#### [DIRECTIONS]
The entries below contain a line with "The researchers measured" and a line with "Given this setup, evaluate". Quote exactly those two lines and all lines between them.

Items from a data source

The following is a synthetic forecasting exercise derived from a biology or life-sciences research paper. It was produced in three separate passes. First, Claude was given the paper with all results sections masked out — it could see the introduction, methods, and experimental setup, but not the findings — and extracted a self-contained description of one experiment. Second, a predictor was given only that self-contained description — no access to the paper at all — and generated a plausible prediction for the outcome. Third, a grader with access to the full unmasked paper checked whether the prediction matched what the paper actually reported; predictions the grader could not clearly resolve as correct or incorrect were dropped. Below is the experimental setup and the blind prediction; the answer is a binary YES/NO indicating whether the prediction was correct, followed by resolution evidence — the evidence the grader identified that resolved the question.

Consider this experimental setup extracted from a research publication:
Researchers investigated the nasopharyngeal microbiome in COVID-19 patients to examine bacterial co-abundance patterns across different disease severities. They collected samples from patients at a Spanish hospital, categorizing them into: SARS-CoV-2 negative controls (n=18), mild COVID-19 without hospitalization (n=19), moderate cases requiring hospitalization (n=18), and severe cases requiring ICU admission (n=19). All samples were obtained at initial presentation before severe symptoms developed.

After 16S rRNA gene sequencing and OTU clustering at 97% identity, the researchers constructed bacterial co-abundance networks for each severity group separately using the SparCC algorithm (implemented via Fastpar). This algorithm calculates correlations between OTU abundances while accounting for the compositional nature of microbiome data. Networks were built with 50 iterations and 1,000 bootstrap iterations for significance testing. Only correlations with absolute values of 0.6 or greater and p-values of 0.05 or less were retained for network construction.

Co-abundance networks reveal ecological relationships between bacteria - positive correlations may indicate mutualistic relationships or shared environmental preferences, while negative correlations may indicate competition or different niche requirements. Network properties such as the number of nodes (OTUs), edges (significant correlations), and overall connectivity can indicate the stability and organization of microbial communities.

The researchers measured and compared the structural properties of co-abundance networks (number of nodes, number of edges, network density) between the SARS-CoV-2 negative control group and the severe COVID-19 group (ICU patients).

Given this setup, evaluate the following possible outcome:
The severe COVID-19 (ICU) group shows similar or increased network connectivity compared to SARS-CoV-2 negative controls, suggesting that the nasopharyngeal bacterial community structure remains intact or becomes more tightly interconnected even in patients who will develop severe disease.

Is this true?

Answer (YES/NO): NO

#### [REPLY TO THE TASK]
The researchers measured and compared the structural properties of co-abundance networks (number of nodes, number of edges, network density) between the SARS-CoV-2 negative control group and the severe COVID-19 group (ICU patients).

Given this setup, evaluate the following possible outcome:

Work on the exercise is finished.